[Data extracted from a collection]
—————

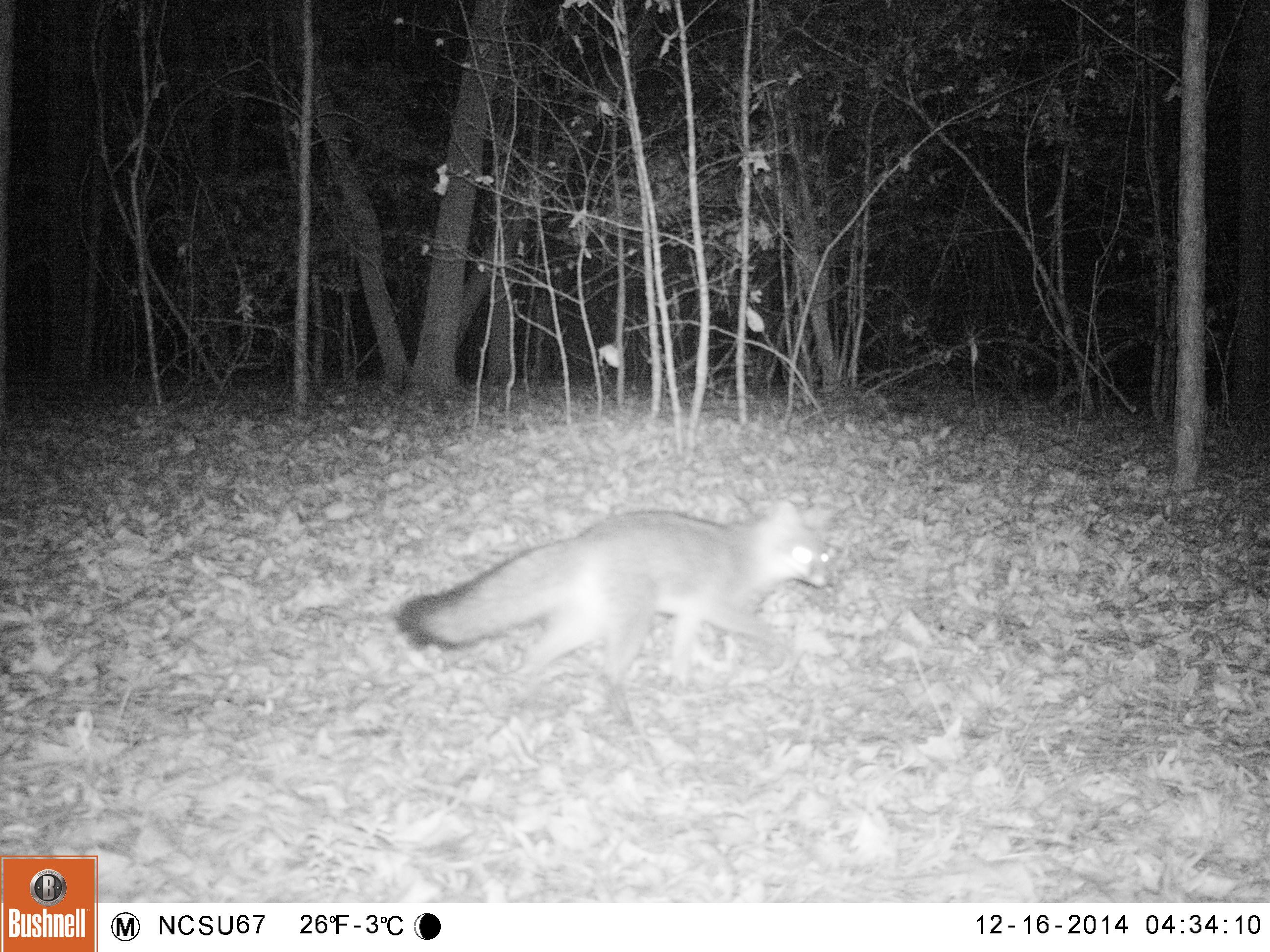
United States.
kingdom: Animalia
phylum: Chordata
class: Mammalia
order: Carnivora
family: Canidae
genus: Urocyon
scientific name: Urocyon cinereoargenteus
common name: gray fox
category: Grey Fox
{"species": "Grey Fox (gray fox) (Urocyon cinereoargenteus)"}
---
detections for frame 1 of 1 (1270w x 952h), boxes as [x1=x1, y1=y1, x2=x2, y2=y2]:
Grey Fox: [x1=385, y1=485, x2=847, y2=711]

—————

▶ [ACTIVITY]: Your task is to write out, exactly, the line that contains "genus: Urocyon" and each line after it to the end of the data, with no other lines.

▶ [FINISHED EXERCISE]:
genus: Urocyon
scientific name: Urocyon cinereoargenteus
common name: gray fox
category: Grey Fox
{"species": "Grey Fox (gray fox) (Urocyon cinereoargenteus)"}
---
detections for frame 1 of 1 (1270w x 952h), boxes as [x1=x1, y1=y1, x2=x2, y2=y2]:
Grey Fox: [x1=385, y1=485, x2=847, y2=711]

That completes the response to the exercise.